Too Big To GFail?: Why Cloud Computing Should be Given a Second Opinion

When sites go down, people start freaking out…and for good reason.



Some time around 4-ish today while I, along with millions of others around the world, battled the dreaded 5 o’clock deadline,  a terrible thing happened. Gmail crashed. For some, it may have happened earlier in the day, but for me it happened during crunch time — the time I had to buckle down to beat my deadline. And did that happen? No. Because even though everyone with POP, IMAP, or iPhone email integration was fine, many businesses’ secure, “https” Gmail accounts were not. Thanks Google.

Although these occurrences are rare for the Silicon Valley giant, our reliance on Google gets to be very scary when companies are forced to fly blind because of third party outages. Sure, companies have their own servers where information can be stored, but Google Docs is used by many 9 to 5ers to get projects done more efficiently, and not being able to access these documents puts these projects on hold until the disruption can be remedied (in my case it took about one hour).

This is what scares me about cloud computing and relying on third parties such as Amazon and Google to house all of our precious information. This may just be a knee-jerk reaction to the situation at hand, but it’s times like these when IT professionals need to consider making it mandatory for people to back up their files (even the ones on Google Docs).

Google should also consider finding a way to back up its system by using some sort of special, secure, open API whereby professionals  who use “https” can access their Gmail when something like this happens in the future.

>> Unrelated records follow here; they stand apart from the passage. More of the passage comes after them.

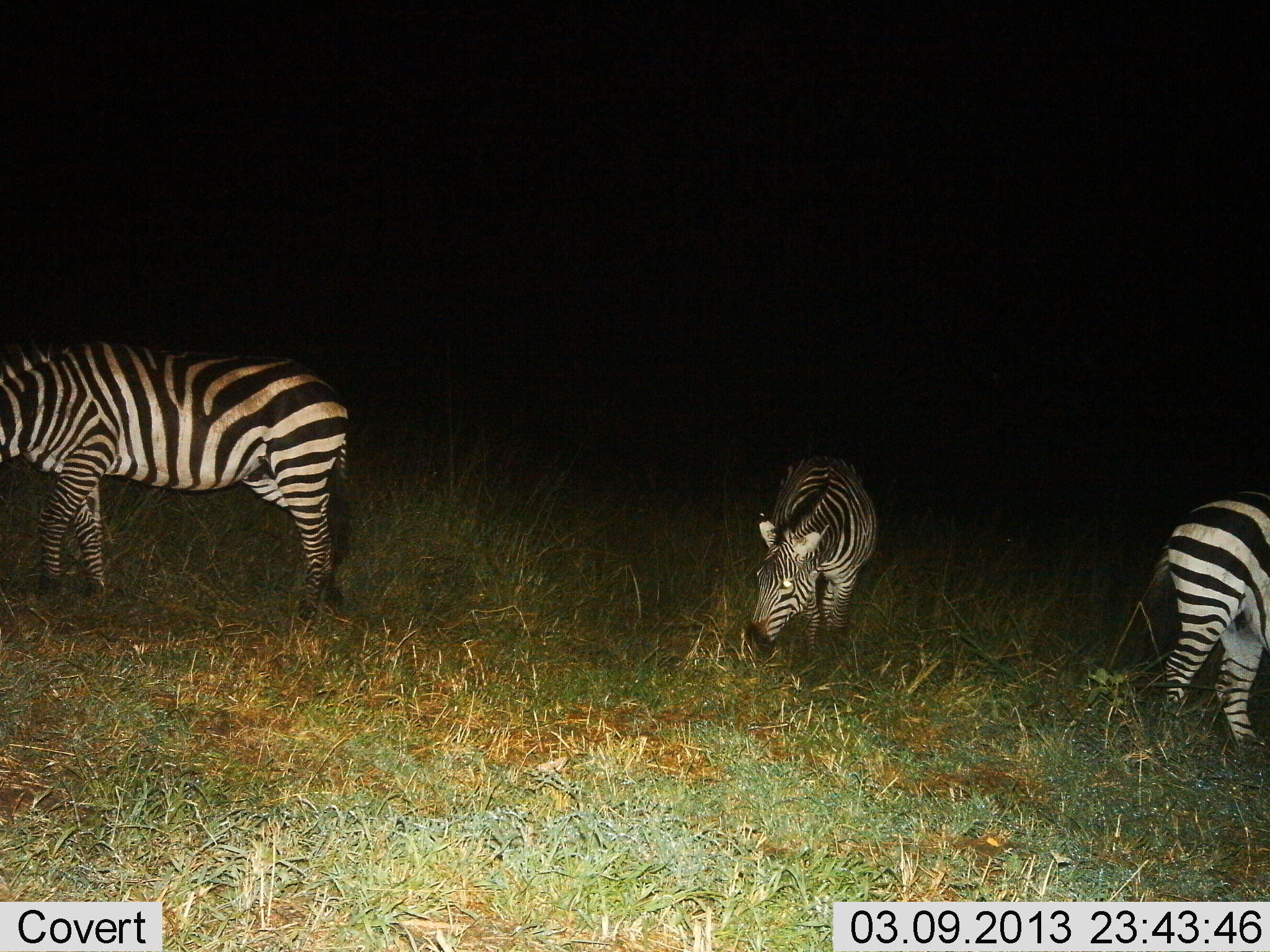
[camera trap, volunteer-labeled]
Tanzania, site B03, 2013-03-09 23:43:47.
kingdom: Animalia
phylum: Chordata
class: Mammalia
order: Perissodactyla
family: Equidae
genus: Equus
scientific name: Equus quagga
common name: plains zebra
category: zebra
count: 3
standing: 40%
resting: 0%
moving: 13%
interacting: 0%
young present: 0%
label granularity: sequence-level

So what’s your opinion on this? Does your company or University rely heavily on Gmail? Where were you when the world (wide web) stood still?



  1. Really, Goolge? The Google? Not the first time.

    • And it definitely won’t be the last time Lee

      • Such a bummer.

  2. Backing up your documents is a good idea – cloud or no cloud. Let’s say Google can guarantee 100% uptime, what happens if your connections to internet goes down? So having a local copy is a good idea, regarless.

    There are firefox scripts[1] that allow you to d/l all docs from a your Google Docs account, alternatively you can use cURL[2] to interact with Google APIs to d/l all documents.